* Begin *
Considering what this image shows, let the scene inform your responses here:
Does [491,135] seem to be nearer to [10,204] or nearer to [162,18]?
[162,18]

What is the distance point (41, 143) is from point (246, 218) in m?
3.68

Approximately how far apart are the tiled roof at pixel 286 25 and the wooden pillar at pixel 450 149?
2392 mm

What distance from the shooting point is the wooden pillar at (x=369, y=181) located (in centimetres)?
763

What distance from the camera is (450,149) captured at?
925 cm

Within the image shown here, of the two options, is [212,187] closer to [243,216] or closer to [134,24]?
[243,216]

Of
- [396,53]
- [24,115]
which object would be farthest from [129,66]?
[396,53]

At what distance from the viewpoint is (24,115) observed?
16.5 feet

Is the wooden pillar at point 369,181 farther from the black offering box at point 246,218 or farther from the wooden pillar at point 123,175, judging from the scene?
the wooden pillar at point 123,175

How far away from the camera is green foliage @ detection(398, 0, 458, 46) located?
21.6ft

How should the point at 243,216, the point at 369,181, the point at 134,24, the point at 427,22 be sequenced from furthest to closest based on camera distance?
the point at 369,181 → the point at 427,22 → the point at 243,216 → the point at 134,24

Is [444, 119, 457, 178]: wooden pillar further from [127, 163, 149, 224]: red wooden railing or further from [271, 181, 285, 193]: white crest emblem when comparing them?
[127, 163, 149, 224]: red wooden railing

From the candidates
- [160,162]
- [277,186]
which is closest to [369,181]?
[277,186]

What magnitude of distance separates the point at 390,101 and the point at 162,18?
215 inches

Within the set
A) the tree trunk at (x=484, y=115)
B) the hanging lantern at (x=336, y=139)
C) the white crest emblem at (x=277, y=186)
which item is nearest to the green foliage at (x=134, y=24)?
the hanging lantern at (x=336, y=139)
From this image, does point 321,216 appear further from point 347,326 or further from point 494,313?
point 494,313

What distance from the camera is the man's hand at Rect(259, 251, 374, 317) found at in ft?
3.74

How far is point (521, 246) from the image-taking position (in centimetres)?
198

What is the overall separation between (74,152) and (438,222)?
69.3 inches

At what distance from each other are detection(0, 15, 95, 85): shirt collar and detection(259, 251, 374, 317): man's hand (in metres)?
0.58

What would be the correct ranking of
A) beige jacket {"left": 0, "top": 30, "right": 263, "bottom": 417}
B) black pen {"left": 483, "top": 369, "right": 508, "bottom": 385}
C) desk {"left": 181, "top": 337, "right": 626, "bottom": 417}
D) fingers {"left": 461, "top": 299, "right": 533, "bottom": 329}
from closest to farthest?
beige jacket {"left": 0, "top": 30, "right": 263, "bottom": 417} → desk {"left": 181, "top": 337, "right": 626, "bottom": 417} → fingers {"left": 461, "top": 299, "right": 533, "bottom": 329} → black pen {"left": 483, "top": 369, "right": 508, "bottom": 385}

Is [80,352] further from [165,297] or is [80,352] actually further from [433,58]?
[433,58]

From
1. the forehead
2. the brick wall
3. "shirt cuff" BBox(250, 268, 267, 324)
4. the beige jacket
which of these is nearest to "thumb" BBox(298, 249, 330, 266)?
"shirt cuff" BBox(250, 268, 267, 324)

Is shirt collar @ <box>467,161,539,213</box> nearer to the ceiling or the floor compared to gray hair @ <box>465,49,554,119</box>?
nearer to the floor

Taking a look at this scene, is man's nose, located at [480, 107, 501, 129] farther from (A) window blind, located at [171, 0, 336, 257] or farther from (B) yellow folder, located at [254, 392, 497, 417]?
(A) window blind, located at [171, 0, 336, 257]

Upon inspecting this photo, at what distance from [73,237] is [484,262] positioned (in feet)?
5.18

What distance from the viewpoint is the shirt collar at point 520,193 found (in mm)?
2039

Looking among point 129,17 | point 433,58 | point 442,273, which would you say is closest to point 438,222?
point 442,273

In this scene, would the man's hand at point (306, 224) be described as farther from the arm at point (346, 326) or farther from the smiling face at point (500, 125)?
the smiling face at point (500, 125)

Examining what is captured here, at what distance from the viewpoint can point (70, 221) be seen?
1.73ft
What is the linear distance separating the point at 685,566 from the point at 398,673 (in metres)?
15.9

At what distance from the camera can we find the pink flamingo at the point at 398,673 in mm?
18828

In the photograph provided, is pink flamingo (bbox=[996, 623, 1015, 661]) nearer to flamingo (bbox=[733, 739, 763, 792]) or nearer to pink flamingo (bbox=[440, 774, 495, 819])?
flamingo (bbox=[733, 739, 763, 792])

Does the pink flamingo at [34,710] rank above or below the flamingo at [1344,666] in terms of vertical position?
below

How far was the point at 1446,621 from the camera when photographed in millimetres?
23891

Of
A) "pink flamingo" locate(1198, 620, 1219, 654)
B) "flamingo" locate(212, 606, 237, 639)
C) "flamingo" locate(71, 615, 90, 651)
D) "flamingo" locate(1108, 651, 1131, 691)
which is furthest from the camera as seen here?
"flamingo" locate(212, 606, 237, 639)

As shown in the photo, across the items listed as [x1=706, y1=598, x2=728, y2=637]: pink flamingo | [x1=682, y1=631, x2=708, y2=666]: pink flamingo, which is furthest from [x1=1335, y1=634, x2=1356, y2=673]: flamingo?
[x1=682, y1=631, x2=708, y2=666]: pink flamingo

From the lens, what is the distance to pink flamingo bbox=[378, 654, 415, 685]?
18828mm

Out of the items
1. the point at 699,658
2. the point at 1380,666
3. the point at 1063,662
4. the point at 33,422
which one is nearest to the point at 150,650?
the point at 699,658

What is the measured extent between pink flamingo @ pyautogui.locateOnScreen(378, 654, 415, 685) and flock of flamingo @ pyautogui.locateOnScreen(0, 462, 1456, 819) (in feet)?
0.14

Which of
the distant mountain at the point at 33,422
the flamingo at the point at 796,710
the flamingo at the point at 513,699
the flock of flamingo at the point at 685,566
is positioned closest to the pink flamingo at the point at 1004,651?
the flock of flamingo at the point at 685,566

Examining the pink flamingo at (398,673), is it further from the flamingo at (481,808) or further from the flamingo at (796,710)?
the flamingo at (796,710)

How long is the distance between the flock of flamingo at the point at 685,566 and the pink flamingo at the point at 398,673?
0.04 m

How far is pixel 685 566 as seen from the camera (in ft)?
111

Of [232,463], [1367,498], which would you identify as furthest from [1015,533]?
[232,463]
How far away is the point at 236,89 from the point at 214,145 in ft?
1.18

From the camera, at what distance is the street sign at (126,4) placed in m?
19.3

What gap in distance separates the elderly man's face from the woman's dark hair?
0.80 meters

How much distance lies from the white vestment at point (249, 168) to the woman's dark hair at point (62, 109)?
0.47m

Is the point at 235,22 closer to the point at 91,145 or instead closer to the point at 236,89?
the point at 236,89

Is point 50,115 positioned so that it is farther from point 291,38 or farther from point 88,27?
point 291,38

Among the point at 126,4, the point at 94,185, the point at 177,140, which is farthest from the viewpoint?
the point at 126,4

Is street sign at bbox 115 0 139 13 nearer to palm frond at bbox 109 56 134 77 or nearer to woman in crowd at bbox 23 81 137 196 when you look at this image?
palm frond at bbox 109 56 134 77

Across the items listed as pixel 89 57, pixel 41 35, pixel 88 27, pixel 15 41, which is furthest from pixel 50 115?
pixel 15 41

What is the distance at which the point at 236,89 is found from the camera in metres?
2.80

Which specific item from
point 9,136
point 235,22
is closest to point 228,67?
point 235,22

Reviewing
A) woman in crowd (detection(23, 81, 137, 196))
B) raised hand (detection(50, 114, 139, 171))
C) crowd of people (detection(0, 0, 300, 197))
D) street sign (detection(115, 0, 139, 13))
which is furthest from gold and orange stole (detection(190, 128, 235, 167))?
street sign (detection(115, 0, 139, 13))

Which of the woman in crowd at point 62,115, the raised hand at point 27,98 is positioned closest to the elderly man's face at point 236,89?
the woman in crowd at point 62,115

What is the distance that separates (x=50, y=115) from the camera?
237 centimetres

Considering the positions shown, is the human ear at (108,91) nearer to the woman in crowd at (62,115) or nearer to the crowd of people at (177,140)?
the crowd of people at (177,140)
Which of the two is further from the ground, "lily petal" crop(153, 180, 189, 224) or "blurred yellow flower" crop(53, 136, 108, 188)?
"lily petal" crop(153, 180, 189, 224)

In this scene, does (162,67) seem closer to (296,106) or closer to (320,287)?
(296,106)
* End *
Render the lines from the one containing "At what distance from the viewpoint is" up to and including the one containing "the point at 369,181 →" as a two-column CSV with the headers line_text and answer, one row per line paired with its answer. Put each value in a single quoted field, with any line breaks turned into spaces.

Response for this exercise:
line_text,answer
"At what distance from the viewpoint is (24,115) observed?","16.5 feet"
"Is the wooden pillar at point 369,181 farther from the black offering box at point 246,218 or farther from the wooden pillar at point 123,175, judging from the scene?","the wooden pillar at point 123,175"
"How far away from the camera is green foliage @ detection(398, 0, 458, 46) located?","21.6ft"
"How should the point at 243,216, the point at 369,181, the point at 134,24, the point at 427,22 be sequenced from furthest to closest based on camera distance?","the point at 369,181 → the point at 427,22 → the point at 243,216 → the point at 134,24"